STUDY TEXT:
YHS begins exploring potential summer activities

Yuma High School is beginning to make plans to at least get student-athletes in the weight room in the near future, but nothing is set in stone yet.
In an email sent to Colorado High School Activities Association member schools last week, Commissioner Rhonda Blanford-Green informed the membership that on June 1 the moratorium against in-person conditioning sessions between coaches and high school participants will be lifted.

Starting on that day, any decisions regarding athletics and activities through the summer months will be made at the local school district level. The CHSAA’s administrative oversight for athletics and activities will resume when camps, clinics and fall sports practice dates are projected to begin, she noted.
“This isn’t recreational park play or a free-for-all,” CHSAA commissioner Rhonda Blanford-Green told CHSAANow.com. “Our schools will face some challenges, no different than professional and collegiate sports to resume any level of student participation.”
“Each district’s individual date of return has been fully supported by our office,” Blanford-Green continued. “Our school administrators have assessed their local situations and have made the best decisions based on the safety and well-being of their students and school personnel.”
YHS activities director Michael Dischner said Tuesday afternoon he met with head coaches earlier that day to begin getting plans in place.
“But we still can’t do anything,” he said.
That will depend on state and local leaders’ decisions on the gradual re-opening of society. It appears all of it is heading toward limited, in-person gatherings.
Dischner said Tuesday’s discussion centered on having groups of 10 or less. The early plan is to possibly have two coaches, each with eight student/athletes at a time, and have several time slots throughout the day. The idea is to have lifting two days per week, and do agility drills the other two days.
As of now, there definitely cannot be any team activities, Dischner said.
He said he and coaches talked about how after such a long layoff, it was best to at least get the youngsters moving again in the weight room, and hopefully transition into their sports later in the summer.
It the plans do become a reality, it will require that each participant have their temperature checked at the door, and asked a list of health questions before entering.
Equipment will have to be sanitized between each lift, and there will need to be a break between each session for more sanitizing.
I last week’s email to schools, Blanford-Green provided schools with suggested recommendations, referencing national, state and health guidelines to assist them with resuming activities and athletics while keeping safety standards and protocols a priority.
“There is light at the end of the tunnel,” Blanford-Green said. “As with [the] reopening our country and our state, taking incremental steps within the mandated and suggested guidelines will be critical in ensuring the success of transitioning from virtual to in-person.
“I have strongly recommended that each school or district have a comprehensive plan in place during this transition, and that their school communities including participants, parents and especially coaches are informed of the expectations prior to physical contact or conducting in-person sessions,” she added.
“Our students, coaches, schools and the Association are ready to re-socialize back to participation,” Blanford-Green said. “The importance of returning to education-based athletics and activities reaches beyond a contest or a perceived scholarship. It is about reconnecting our students — socially, emotionally and physically.”
The CHSAA Resocialization Task Force will meet after June 1 to begin discussions on athletics and activities for high school participation for the 2020-21 school year.

WHAT TO WORK ON: Render into Spanish this sentence from the article on Yuma High School's summer plans: "Equipment will have to be sanitized between each lift, and there will need to be a break between each session for more sanitizing."

Stored data entries:
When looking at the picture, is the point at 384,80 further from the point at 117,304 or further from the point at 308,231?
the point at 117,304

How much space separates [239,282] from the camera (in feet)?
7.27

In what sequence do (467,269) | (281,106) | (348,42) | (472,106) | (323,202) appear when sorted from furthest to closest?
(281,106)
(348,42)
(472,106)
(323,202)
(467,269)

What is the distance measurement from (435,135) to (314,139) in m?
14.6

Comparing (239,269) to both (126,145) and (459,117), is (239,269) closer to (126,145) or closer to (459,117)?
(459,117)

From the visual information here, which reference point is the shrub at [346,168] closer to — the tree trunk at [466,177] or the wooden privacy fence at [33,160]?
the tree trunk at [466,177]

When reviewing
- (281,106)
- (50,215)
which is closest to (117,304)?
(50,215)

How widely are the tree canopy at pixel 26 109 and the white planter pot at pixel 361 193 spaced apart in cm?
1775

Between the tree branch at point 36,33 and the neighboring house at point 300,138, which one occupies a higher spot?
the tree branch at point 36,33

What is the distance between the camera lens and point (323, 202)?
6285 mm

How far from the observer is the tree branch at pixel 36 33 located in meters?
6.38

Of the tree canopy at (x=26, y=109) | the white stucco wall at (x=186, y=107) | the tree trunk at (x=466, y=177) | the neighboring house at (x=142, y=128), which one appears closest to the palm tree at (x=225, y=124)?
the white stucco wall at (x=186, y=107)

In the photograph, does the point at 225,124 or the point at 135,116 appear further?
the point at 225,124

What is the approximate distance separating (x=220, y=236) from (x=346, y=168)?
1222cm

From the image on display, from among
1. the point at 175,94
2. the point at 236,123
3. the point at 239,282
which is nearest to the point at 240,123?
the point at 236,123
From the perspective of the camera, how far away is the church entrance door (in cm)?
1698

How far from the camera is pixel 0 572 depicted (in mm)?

WRITTEN RESPONSE: El equipamiento tendrá que desinfectarse entre cada levantamiento, y será necesario hacer una pausa entre cada sesión para desinfectar más.